SCORES of black celebrities, Windrush campaigners and activists have urged airlines to not to operate a “wholly inappropriate” mass deportation flight of up to 50 people to Jamaica next week.

The 82 high-profile figures include supermodel Naomi Campbell, actors Thandie Newton and Naomie Harris, novelist Bernardine Evaristo and former Metropolitan Police superintendent Leroy Logan.

They signed an open letter to the bosses of six airlines known to have worked with the Home Office on deportation charter flights, as did leading Windrush campaigners including Michael Braithwaite and Elwaldo Romeo.

They urged the airlines, including Hi Fly, Titan Airways and TUI UK and Ireland, to refuse to operate the planned December 2 flight.

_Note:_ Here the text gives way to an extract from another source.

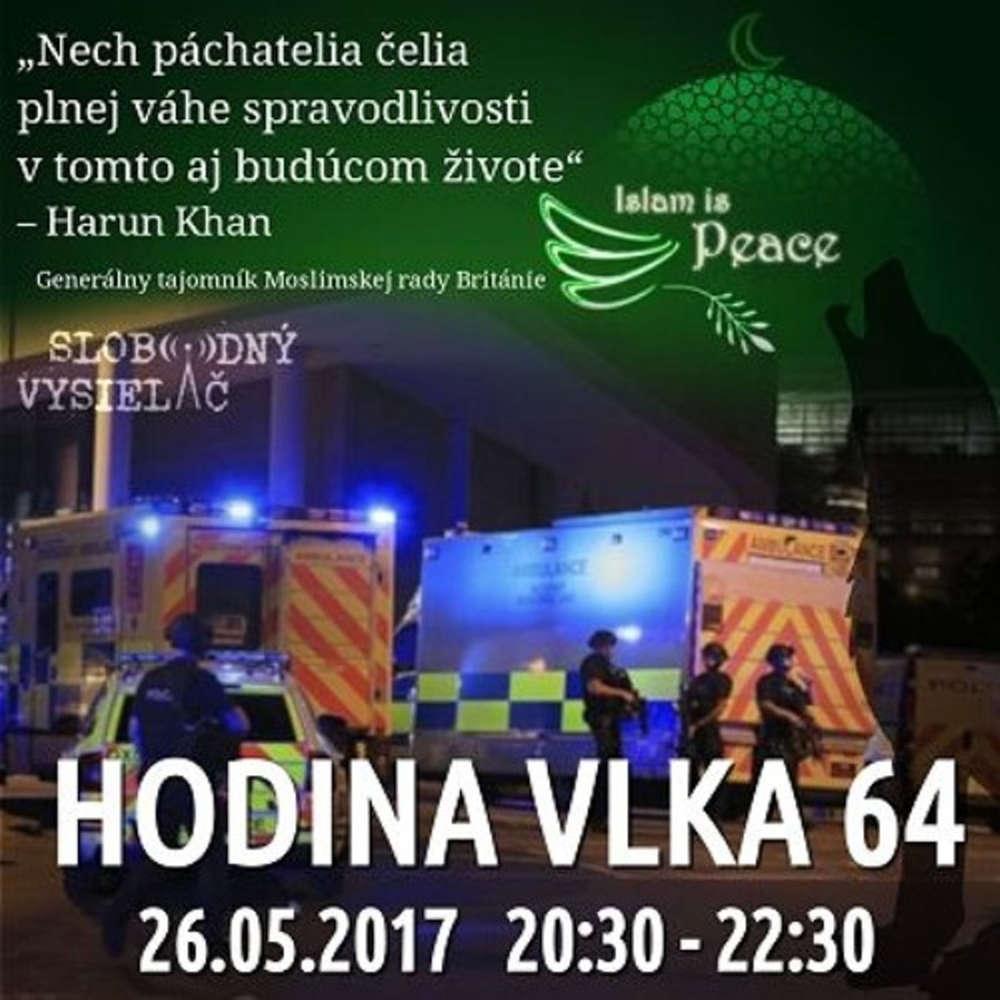 Hodina Vlka 64 2017 05 26 udalosti aktualneho ty d a terorizmus a europske hodnoty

The signatories also called for a pause in deportation flights to Commonwealth countries.

The letter says that the planned deportation risks the “unlawful and wrongful removal of people who have the right to remain in the UK.”

This week, a report from the Equality and Human Rights Commission found that the Home Office had failed to comply with equality law when implementing “hostile environment” immigration measures, contributing to serious injustices faced by members of the Windrush generation and their descendants.

According to the authors of the letter, the report’s findings “call into question the Home Office’s competency to deal with the continuing injustices it has created.”

The letter mentions that a man who was deported to Jamaica in February “was the grandson of a woman who arrived on the HMT Empire Windrush and is still seeking to have his deportation order revoked.”

It also says that some of the people due to be deported are believed to have been in Britain since childhood, while others are at “grave risk” of harm if deported.

Shadow justice secretary David Lammy said that Home Secretary Priti Patel had promised to implement in full the recommendations of Wendy Williams’s Windrush review, which included calls for the government to “consider ending all deportation of foreign national offenders where they arrived in the UK as children.”

“So why has she not done this?” Mr Lammy asked. “The government is paying lip service to Windrush victims while treating them with contempt.”

The government claimed that those to be deported include convicted rapists, murderers and other offenders and that none of them are eligible for the Windrush scheme.

A Home Office spokeswoman said: “We make no apology for seeking to remove dangerous foreign criminals to keep the public safe.”